* INSTRUCTIONS FOR THE TASK:
Begin at the line that has "In the 'Programación y avance cuatrienio' chart, how many series" and stop after the line that has "What is the average perceived risk score for Hurricane?". Reproduce only those lines of the material, substituting "graph" for every instance of "chart" and leaving everything else unchanged.

* WORKING DATA:
*****

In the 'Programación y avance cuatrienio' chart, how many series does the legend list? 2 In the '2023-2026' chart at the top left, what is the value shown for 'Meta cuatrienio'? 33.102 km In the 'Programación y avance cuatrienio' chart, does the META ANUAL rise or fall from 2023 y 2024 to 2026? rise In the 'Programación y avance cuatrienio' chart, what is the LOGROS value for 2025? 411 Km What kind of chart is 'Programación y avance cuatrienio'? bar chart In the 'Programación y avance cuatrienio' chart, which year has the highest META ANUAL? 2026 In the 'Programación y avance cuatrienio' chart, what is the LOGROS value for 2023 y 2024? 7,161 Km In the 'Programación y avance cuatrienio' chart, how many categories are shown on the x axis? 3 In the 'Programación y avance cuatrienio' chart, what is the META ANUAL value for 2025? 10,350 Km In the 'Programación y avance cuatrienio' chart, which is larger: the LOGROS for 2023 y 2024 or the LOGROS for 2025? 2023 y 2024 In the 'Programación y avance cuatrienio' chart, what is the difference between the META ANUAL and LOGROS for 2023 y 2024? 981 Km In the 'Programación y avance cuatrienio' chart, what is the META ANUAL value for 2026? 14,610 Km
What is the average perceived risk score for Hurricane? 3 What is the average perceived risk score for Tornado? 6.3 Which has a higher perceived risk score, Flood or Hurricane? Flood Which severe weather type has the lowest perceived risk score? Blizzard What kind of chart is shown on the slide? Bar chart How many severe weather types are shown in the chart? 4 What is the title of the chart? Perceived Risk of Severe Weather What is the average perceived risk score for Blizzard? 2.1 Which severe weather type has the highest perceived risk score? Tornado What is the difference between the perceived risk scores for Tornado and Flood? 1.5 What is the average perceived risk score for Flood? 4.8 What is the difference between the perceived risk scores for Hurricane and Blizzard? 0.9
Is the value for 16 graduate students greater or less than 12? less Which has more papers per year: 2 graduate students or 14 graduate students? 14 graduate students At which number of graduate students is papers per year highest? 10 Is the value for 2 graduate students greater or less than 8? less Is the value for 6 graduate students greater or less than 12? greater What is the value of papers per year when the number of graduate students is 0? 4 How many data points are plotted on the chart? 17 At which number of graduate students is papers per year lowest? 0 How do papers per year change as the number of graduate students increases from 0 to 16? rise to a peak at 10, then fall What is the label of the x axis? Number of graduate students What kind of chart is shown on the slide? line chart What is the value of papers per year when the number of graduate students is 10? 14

*****

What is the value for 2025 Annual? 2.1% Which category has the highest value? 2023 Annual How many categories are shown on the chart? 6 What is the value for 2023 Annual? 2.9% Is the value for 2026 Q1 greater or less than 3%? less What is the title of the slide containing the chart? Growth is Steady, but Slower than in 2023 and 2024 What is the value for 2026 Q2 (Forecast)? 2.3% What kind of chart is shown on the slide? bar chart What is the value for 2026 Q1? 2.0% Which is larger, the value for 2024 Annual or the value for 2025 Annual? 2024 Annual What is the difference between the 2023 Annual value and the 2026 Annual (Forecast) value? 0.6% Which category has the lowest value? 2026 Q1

*****

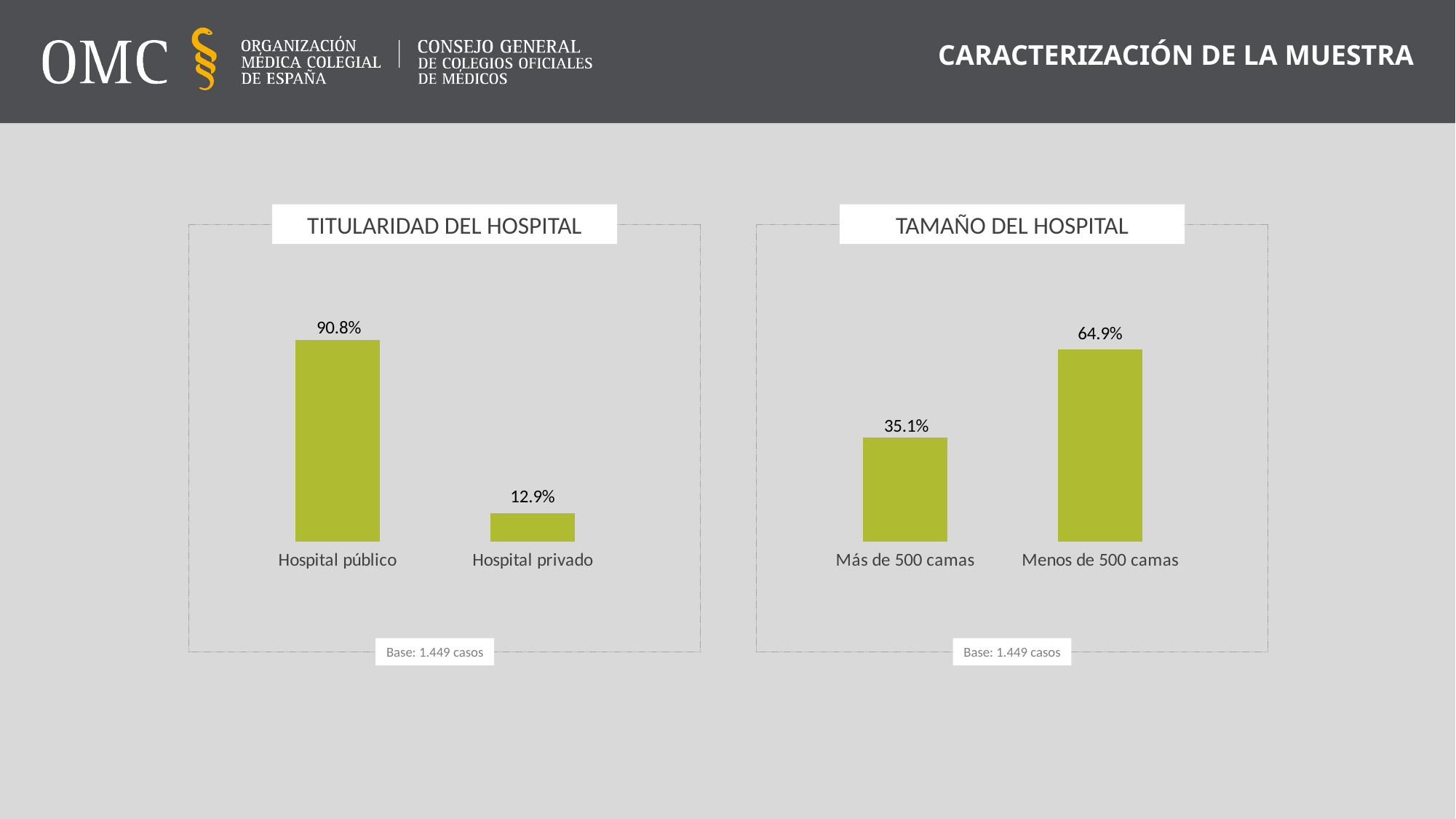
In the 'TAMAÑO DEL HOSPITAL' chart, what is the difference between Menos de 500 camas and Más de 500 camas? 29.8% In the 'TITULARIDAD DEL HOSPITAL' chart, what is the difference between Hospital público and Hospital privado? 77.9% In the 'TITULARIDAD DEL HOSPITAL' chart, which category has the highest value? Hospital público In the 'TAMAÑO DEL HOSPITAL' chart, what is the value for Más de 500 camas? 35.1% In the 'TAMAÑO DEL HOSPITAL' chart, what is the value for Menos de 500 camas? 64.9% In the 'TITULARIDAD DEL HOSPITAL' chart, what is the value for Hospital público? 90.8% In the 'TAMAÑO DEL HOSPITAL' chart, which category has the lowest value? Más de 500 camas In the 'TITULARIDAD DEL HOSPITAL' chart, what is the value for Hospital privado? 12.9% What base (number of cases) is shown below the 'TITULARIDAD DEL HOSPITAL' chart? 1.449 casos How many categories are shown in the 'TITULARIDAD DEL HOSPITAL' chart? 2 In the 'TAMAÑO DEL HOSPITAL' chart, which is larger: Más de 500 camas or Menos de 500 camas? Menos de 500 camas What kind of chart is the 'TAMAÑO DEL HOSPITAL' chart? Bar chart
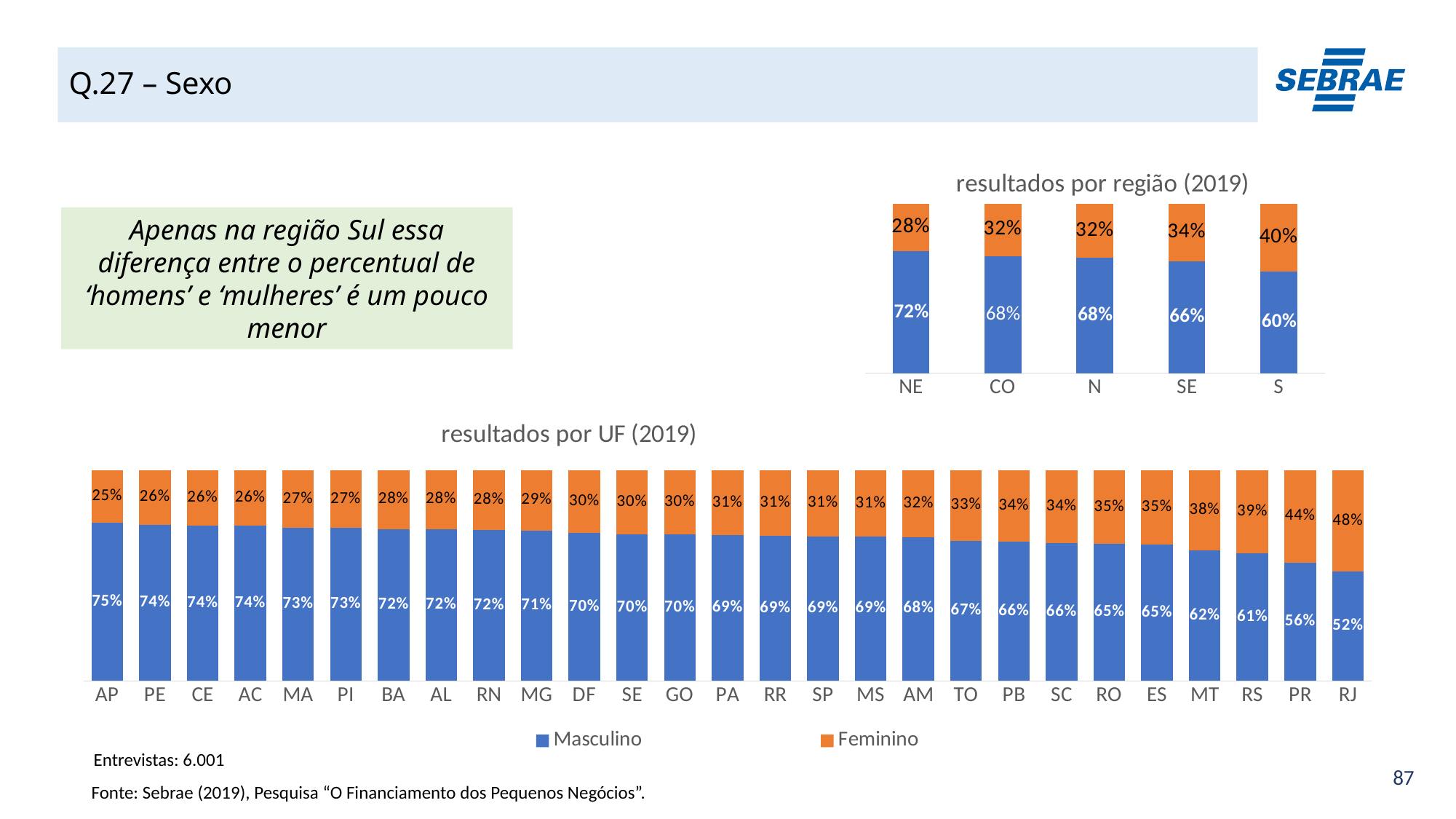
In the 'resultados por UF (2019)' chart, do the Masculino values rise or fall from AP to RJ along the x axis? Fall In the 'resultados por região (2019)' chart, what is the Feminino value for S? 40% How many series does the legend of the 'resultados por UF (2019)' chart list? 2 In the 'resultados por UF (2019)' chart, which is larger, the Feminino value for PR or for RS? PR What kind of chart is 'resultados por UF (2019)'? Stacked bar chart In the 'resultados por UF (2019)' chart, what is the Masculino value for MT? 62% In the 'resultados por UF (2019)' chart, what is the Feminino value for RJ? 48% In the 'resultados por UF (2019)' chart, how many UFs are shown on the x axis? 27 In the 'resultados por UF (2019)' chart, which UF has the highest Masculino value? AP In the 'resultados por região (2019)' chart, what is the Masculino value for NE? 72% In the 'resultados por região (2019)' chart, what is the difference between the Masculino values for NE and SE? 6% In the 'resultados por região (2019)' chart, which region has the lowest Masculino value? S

*****

* ANSWER AREA:
In the 'Programación y avance cuatrienio' graph, how many series does the legend list? 2 In the '2023-2026' graph at the top left, what is the value shown for 'Meta cuatrienio'? 33.102 km In the 'Programación y avance cuatrienio' graph, does the META ANUAL rise or fall from 2023 y 2024 to 2026? rise In the 'Programación y avance cuatrienio' graph, what is the LOGROS value for 2025? 411 Km What kind of graph is 'Programación y avance cuatrienio'? bar graph In the 'Programación y avance cuatrienio' graph, which year has the highest META ANUAL? 2026 In the 'Programación y avance cuatrienio' graph, what is the LOGROS value for 2023 y 2024? 7,161 Km In the 'Programación y avance cuatrienio' graph, how many categories are shown on the x axis? 3 In the 'Programación y avance cuatrienio' graph, what is the META ANUAL value for 2025? 10,350 Km In the 'Programación y avance cuatrienio' graph, which is larger: the LOGROS for 2023 y 2024 or the LOGROS for 2025? 2023 y 2024 In the 'Programación y avance cuatrienio' graph, what is the difference between the META ANUAL and LOGROS for 2023 y 2024? 981 Km In the 'Programación y avance cuatrienio' graph, what is the META ANUAL value for 2026? 14,610 Km
What is the average perceived risk score for Hurricane? 3 What is the average perceived risk score for Tornado? 6.3 Which has a higher perceived risk score, Flood or Hurricane? Flood Which severe weather type has the lowest perceived risk score? Blizzard What kind of graph is shown on the slide? Bar graph How many severe weather types are shown in the graph? 4 What is the title of the graph? Perceived Risk of Severe Weather What is the average perceived risk score for Blizzard? 2.1 Which severe weather type has the highest perceived risk score? Tornado What is the difference between the perceived risk scores for Tornado and Flood? 1.5 What is the average perceived risk score for Flood? 4.8 What is the difference between the perceived risk scores for Hurricane and Blizzard? 0.9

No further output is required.